O Projeto de Lei 7026/2025, de autoria do deputado Duda Ramos, propõe que motoristas profissionais autônomos fiquem livres do pagamento de pedágio em rodovias federais e estaduais. A medida foca exclusivamente no período de atividade laboral, não se estendendo a viagens de lazer ou uso particular do veículo.
Diferente do que muitos acreditam, a proposta ainda não é uma regra vigente, mas sim um texto em fase inicial de debate legislativo. Se aprovada, a norma representará um marco na proteção econômica de profissionais que enfrentam a alta dos combustíveis e a manutenção constante de seus instrumentos de trabalho.
Quais categorias seriam beneficiadas pela isenção?
A isenção do pagamento de pedágio não abrange todos os condutores, sendo restrita a profissionais que possuam cadastro regular junto aos órgãos competentes. O objetivo é alcançar aqueles cujo lucro é diretamente impactado pelas tarifas cobradas nas praças de concessão rodoviária.
Confira os grupos contemplados no texto atual da proposta:
- Caminhoneiros autônomos registrados para transporte de cargas.
- Taxistas devidamente licenciados em seus municípios.
- Mototaxistas com atuação profissional comprovada.
- Motofretistas que operam em entregas e logística urbana.
Como funcionaria o sistema de liberação nas praças?
Para garantir que a isenção do pagamento de pedágio ocorra sem gerar filas, o projeto sugere o uso de tecnologia digital. Os veículos seriam identificados automaticamente por tags eletrônicas ou QR codes, permitindo a passagem livre sem a necessidade de interação manual com os arrecadadores.
A União seria responsável por criar mecanismos de compensação financeira para as empresas concessionárias. Isso é necessário para manter o equilíbrio dos contratos e garantir que a conservação das estradas não seja prejudicada pela ausência de arrecadação desse grupo específico de trabalhadores.
Qual é a situação atual do PL 7026/2025 na Câmara?

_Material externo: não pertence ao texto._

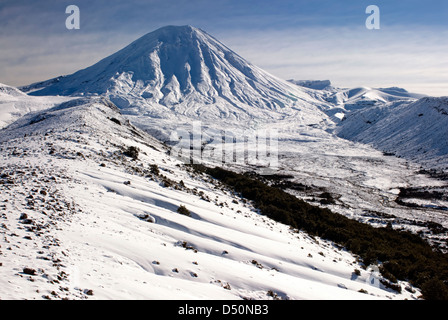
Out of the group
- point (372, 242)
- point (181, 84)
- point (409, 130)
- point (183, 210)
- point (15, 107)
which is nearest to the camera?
point (183, 210)

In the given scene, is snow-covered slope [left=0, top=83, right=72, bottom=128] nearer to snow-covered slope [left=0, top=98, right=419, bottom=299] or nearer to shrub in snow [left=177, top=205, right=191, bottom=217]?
snow-covered slope [left=0, top=98, right=419, bottom=299]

Atualmente, o projeto aguarda a designação de um relator na Comissão de Viação e Transportes. Este é apenas o primeiro passo de um longo rito no Poder Legislativo, que exige a aprovação em três comissões temáticas antes de seguir para votação no plenário.

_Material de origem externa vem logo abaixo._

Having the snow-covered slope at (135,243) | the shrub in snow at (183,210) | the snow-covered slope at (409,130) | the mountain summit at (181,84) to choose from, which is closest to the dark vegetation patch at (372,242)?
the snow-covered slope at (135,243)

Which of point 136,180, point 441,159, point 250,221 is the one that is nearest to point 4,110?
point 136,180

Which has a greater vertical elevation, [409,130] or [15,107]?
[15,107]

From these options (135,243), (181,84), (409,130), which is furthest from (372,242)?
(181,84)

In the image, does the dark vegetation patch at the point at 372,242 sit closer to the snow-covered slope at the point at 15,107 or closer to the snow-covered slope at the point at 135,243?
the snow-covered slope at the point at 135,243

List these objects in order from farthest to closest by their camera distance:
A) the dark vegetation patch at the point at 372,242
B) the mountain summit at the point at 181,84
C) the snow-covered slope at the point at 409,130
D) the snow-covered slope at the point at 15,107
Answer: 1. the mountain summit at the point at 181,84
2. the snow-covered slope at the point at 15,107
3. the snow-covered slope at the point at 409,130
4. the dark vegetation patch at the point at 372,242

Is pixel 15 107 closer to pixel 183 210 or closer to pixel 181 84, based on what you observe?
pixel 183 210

Além da comissão inicial, o texto passará pela análise de Finanças e Tributação e pela Constituição e Justiça. Somente após atravessar essas etapas e ser aprovado pelo Senado Federal, o projeto seguirá para a sanção da Presidência da República, tornando-se efetivamente uma lei obrigatória.
Existem outros projetos similares em tramitação?

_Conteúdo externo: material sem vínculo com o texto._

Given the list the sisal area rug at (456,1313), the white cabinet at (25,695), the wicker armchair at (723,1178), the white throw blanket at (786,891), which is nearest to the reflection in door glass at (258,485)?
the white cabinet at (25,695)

Sim, o debate sobre o pagamento de pedágio é intenso em Brasília, com outras propostas como o PL 533/2026 da deputada Duda Salabert. Esse projeto paralelo foca em diretrizes gerais de proteção ao usuário, buscando tornar a cobrança mais justa e transparente para toda a sociedade brasileira.
Embora a expectativa para o fim do pagamento de pedágio seja alta entre os caminhoneiros, é preciso aguardar o desfecho das votações em 2026. A aprovação deste projeto poderá mudar drasticamente a logística do transporte no país, valorizando os profissionais que movem a economia brasileira diariamente pelas rodovias.